:: Texte fourni
Publié le 04/08/2023 à 13h00 & mis à jour le 04/08/2023 à 15h17
Il est prêt de 20h, ce mardi 1er août, quand le communiqué de la Direction générale des finances publiques (DGFiP) finit par tomber : “Pour permettre à tous les propriétaires une déclaration sereine et pour assurer une juste taxation des contribuables, le service Gérer mes biens immobiliers recueillera les déclarations jusqu’au 10 août.” Cerné par les problèmes techniques sur son site internet, impots.gouv.fr, Bercy se voit contraint d’accorder un délai supplémentaire aux 34 millions de propriétaires pour qu’ils puissent remplir leur déclaration de biens immobiliers. Un énième rebondissement dans la mise en route ratée de cette nouveauté déclarative.
::::
Objectif fixé:
Poursuivez le texte sur le report de la déclaration des biens immobiliers, en reprenant juste après sa dernière phrase.
:: Extraits du matériel
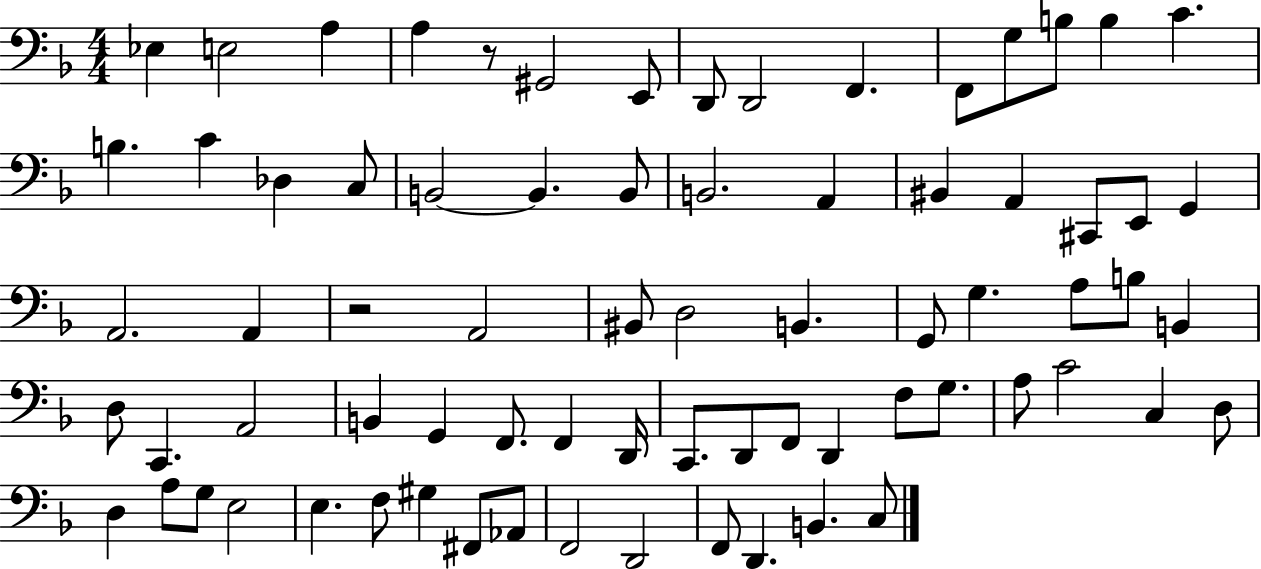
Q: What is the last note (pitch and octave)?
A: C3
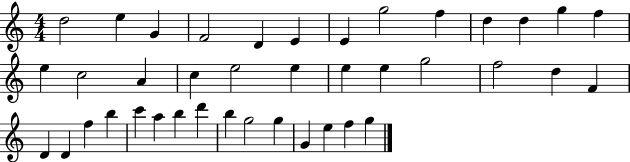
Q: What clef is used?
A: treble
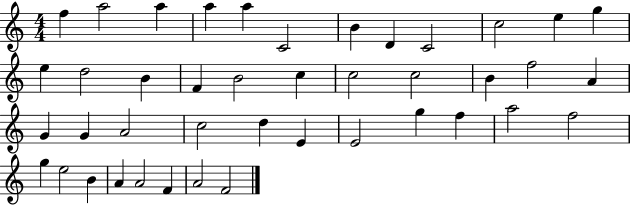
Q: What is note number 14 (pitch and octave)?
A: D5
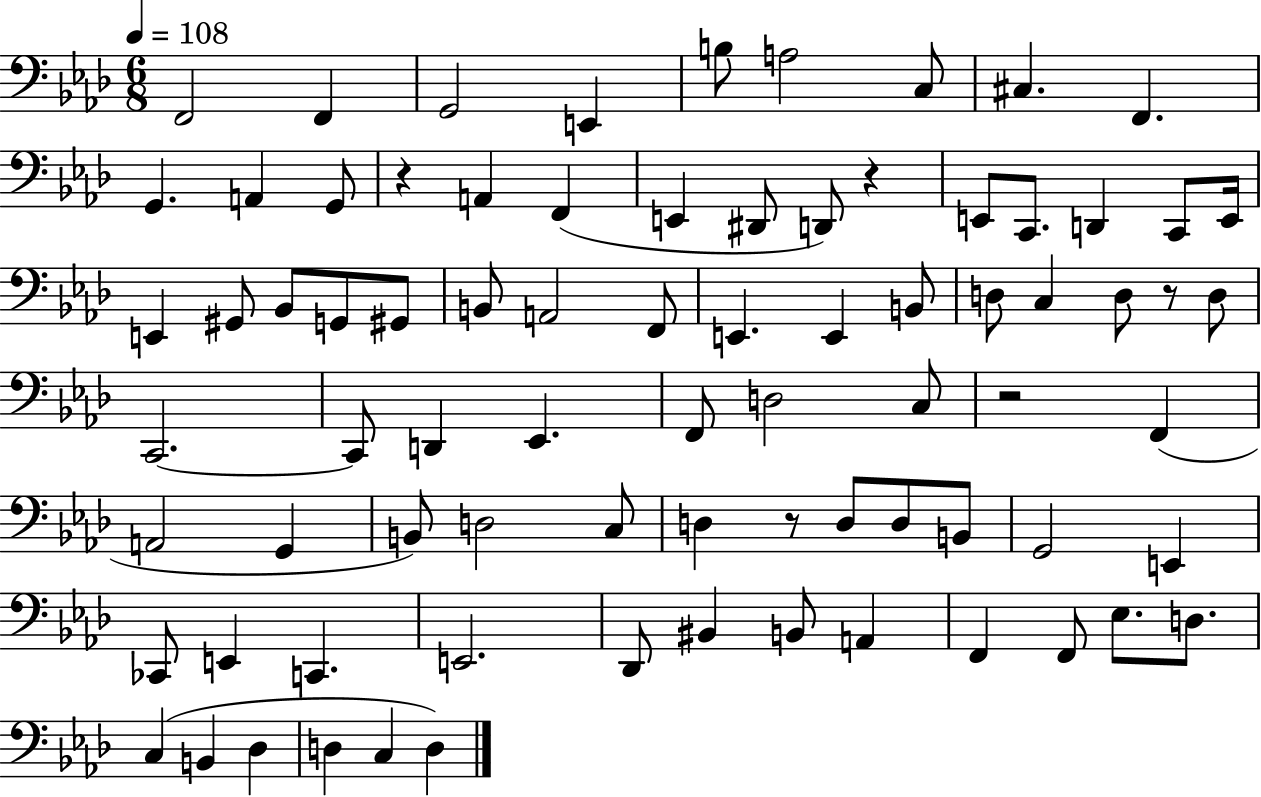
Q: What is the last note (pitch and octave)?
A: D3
::::
:: Extraits du matériel
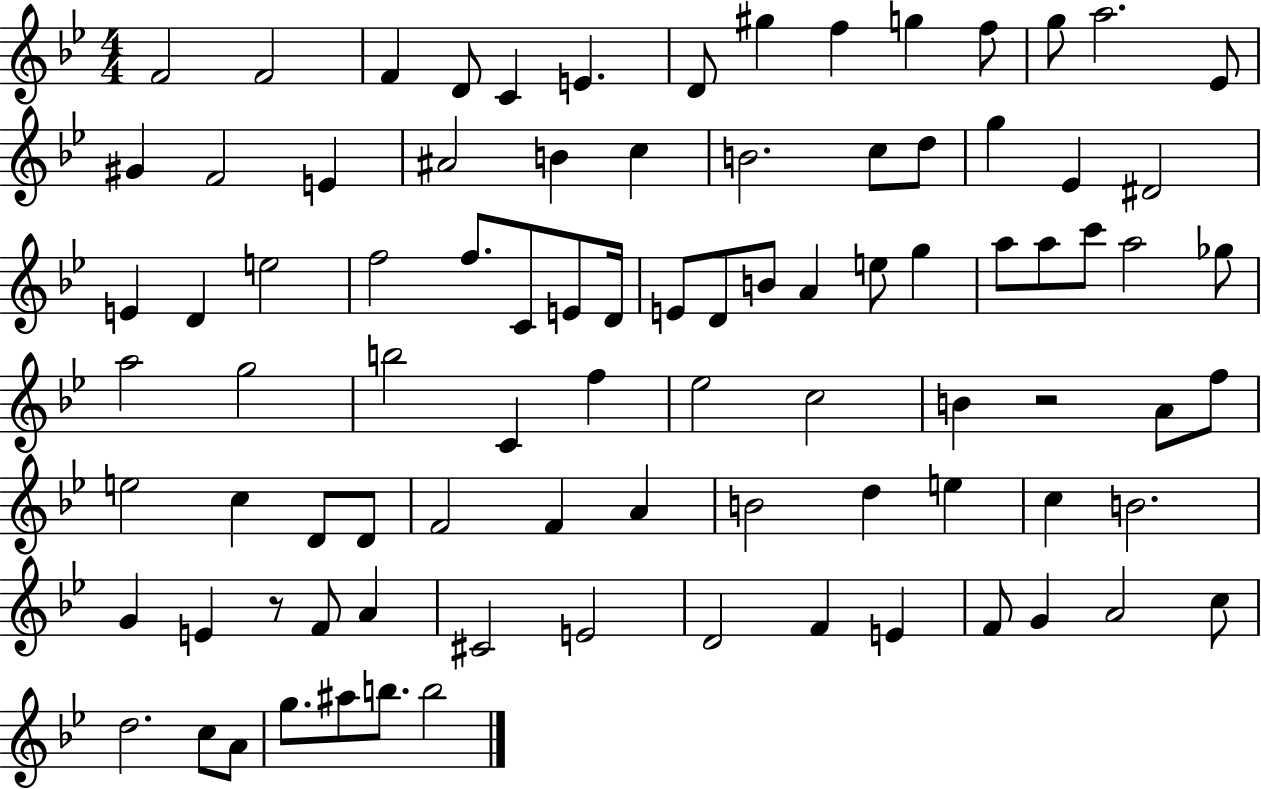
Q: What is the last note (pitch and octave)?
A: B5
::::
:: Extraits du matériel
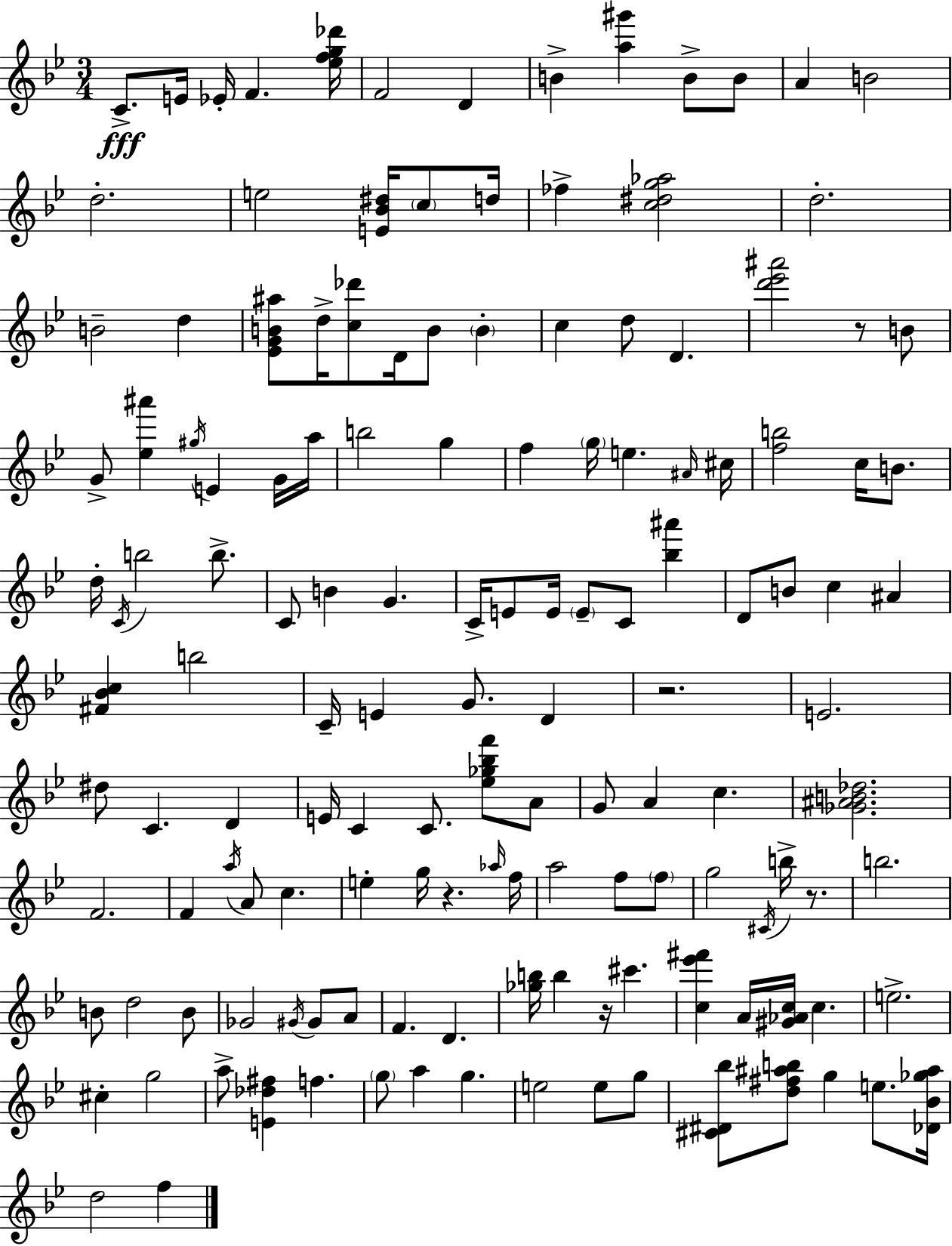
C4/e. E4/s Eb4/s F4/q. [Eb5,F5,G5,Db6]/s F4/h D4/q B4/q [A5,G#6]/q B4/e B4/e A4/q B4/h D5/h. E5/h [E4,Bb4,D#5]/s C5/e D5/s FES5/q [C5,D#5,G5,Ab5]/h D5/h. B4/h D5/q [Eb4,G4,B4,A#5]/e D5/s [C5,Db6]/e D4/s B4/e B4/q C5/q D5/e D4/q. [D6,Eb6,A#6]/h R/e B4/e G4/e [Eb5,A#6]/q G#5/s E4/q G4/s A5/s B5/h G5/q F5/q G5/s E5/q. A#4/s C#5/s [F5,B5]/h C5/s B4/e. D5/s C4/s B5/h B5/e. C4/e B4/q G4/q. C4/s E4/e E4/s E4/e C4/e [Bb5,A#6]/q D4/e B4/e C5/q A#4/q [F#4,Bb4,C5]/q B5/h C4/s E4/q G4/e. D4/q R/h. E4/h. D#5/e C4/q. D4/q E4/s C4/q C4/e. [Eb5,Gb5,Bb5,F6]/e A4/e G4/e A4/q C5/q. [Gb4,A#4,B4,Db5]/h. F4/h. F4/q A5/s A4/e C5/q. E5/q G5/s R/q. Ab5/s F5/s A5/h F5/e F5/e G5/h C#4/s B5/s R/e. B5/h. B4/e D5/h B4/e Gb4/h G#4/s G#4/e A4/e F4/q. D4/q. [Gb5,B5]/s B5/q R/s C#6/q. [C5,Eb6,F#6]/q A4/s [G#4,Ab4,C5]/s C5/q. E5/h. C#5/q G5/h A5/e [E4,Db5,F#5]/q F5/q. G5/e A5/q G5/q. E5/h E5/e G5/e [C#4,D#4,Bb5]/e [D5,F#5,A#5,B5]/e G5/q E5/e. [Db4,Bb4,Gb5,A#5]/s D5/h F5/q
::::
Résultat obtenu:
Votée en loi de finances pour 2020, et codifiée à l’article 1418 du Code général des impôts, la déclaration des biens immobiliers oblige les propriétaires, depuis le 1er janvier 2023, à indiquer l’usage de leur logement (résidence principale ou secondaire, occupé ou loué, etc.). Une procédure qui émane de la suppression de la taxe d’habitation sur les résidences principales, mesure phare du premier quinquennat d’Emmanuel Macron. “La déclaration d’occupation doit permettre la bonne identification des locaux affectés à l’habitation principale, exonérés, et de ne pas adresser d’avis de taxation à des personnes qui ne seraient pas redevables”, détaille la DGFiP. Elle doit surtout permettre au fisc de bien identifier les résidences secondaires et les logements vacants qui, eux, restent soumis à la taxe d’habitation.
Alors que Bercy a brillamment réussi la mise en place du prélèvement à la source au 1er janvier 2019, l’administration fiscale patauge pour lancer la réforme de la déclaration des biens immobiliers. Ce printemps, Capital a reçu de multiples témoignages de propriétaires inquiets et ne parvenant pas obtenir de réponses à leurs questions. “Mon bien immobilier est repris comme propriétaire alors que nous sommes usufruitiers depuis plusieurs années… Je n’obtiens aucune réponse à mes demandes de rectification”, nous écrivait ainsi Jean-Léon. “J’ai envoyé à deux reprises un message à partir de mon espace particulier sur le site des impôts, mais ils sont toujours en cours de traitement”, déplorait de son côté Régis.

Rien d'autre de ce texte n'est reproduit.